Apple reported fourth-quarter earnings that beat analyst expectations on Wednesday, thanks to strong performance in services and its fast-growing wearables business.
Although Apple’s iPhone’s business was down 9% year-over-year, the company signaled that it expected a big holiday quarter, and Apple stock rose over 1% in after-hours trading
Here’s how the company did compared with Refinitiv consensus estimates:
- Revenue: $64 billion vs. $62.99 billion estimate.
- EPS: $3.03 vs. $2.84 estimate.
- Q1 revenue guidance: $85.5 billion to $89.5 billion vs. $86.92 billion estimate.
- iPhone revenue: $33.36 billion vs. $32.42 billion estimate.
- Services revenue: $12.51 billion vs. $12.15 billion estimate.
Read the full Apple Earnings news on CNBC.
Analyst Take: It’s always interesting to see the response of Wall Street when a company meets earnings expectations even amidst falling sales.
In this case, Apple saw a 9% decline in YoY sales of its most popular and profitable product in the iPhone.
Despite the fall, the company is showing resilience as it was able to exceed analyst expectations for Revenue and Earnings, while also beating its services revenue estimates while also providing forward looking guidance that is well within the range of estimates with a range that shows the company sees some upside potential for the holiday season.
iPhone Weakness, But Overall Positive
The 9% fall in iPhone was actually an improvement from the past few quarters, but considering this quarter included a new device launch, I’m not overly satisfied with that outlook. The bottom line is that iPhone is mature and the competition is better than ever. Apple will need to fill the void as these declines will likely continue. Having said that, Apple is doing a good job of filling that void.
Wearables are the most notable growth area with 54% growth and now a new more expensive and feature rich AirPods Pro that should further stimulate the category.

_EXCERPTED RECORDS:_
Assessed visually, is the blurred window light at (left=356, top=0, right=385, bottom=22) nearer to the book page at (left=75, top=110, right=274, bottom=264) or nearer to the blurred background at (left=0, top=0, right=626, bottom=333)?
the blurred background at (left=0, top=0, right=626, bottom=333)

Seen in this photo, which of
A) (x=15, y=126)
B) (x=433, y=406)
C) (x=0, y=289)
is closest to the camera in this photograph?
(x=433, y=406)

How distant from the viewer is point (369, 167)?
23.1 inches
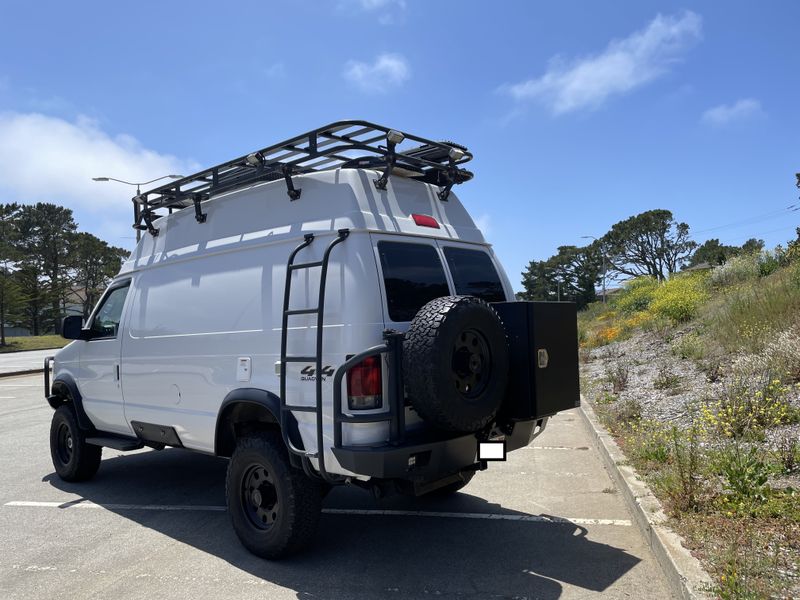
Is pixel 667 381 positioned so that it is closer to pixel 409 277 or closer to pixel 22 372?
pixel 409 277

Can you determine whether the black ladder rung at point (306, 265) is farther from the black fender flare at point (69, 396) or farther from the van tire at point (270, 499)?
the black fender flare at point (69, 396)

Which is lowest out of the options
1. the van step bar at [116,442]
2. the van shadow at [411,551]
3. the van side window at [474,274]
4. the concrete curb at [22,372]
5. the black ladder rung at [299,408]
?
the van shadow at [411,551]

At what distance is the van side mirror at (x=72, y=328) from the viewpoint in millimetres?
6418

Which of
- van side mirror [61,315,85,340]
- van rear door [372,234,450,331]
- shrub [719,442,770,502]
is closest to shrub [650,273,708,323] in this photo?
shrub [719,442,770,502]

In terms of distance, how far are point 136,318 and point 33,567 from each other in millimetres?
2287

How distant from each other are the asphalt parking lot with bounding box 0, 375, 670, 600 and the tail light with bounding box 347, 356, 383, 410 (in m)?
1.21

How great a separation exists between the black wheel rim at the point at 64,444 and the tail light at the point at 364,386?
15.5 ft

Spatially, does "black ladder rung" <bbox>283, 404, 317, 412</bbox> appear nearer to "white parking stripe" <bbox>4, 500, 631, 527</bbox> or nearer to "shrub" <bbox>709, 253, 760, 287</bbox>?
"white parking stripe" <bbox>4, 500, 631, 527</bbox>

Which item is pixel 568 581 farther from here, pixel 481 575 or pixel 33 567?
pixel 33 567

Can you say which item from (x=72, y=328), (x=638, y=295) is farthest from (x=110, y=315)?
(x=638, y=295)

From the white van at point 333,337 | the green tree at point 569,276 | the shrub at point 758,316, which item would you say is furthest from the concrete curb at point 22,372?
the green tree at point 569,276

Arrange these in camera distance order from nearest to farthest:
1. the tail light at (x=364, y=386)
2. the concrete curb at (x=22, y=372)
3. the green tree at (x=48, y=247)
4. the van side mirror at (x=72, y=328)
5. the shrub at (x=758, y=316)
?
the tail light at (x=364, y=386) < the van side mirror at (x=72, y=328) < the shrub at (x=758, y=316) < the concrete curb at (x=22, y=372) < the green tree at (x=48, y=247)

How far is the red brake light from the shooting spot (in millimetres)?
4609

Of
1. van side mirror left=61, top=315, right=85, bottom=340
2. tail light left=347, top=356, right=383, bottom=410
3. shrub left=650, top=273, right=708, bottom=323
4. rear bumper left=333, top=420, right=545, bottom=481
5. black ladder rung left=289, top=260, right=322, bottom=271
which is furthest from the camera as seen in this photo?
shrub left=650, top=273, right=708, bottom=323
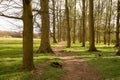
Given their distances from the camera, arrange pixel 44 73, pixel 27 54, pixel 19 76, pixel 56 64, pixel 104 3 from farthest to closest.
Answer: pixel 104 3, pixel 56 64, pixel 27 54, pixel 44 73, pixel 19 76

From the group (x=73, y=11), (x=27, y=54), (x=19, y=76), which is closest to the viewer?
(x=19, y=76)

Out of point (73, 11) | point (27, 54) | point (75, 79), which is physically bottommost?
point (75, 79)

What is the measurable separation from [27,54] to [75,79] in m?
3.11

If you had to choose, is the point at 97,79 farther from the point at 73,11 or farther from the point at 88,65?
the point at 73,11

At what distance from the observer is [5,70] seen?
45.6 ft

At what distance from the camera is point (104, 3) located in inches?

_EXERCISE INSTRUCTIONS:_
- a) Condense the paragraph of the Apple earnings piece that begins "The 9% fall in iPhone" into a short bulleted list that keeps its main facts.
- b) Answer these questions using the Apple earnings piece:
(i) How much did Apple stock rise in after-hours trading?
(ii) What EPS did Apple report, and what was the estimate?
(iii) By what percentage did wearables grow?
- c) Set down the Apple earnings piece verbatim, from "Although Apple’s iPhone’s" up to and including "news on CNBC.".
The records that appear after the Apple earnings piece come from a separate, unrelated source.

_ANSWERS TO THE EXERCISES:_
- a)
- The 9% iPhone decline improved on the past few quarters.
- The quarter included a new device launch, so the outlook is still not fully satisfying.
- The iPhone is a mature product, and the competition is stronger than ever.
- The declines will likely continue, and Apple will need to fill the void.
- Apple is doing a good job of filling that void.

- b)
(i) Over 1%.
(ii) $3.03, against an estimate of $2.84.
(iii) 54%.

- c)
Although Apple’s iPhone’s business was down 9% year-over-year, the company signaled that it expected a big holiday quarter, and Apple stock rose over 1% in after-hours trading
Here’s how the company did compared with Refinitiv consensus estimates:
- Revenue: $64 billion vs. $62.99 billion estimate.
- EPS: $3.03 vs. $2.84 estimate.
- Q1 revenue guidance: $85.5 billion to $89.5 billion vs. $86.92 billion estimate.
- iPhone revenue: $33.36 billion vs. $32.42 billion estimate.
- Services revenue: $12.51 billion vs. $12.15 billion estimate.
Read the full Apple Earnings news on CNBC.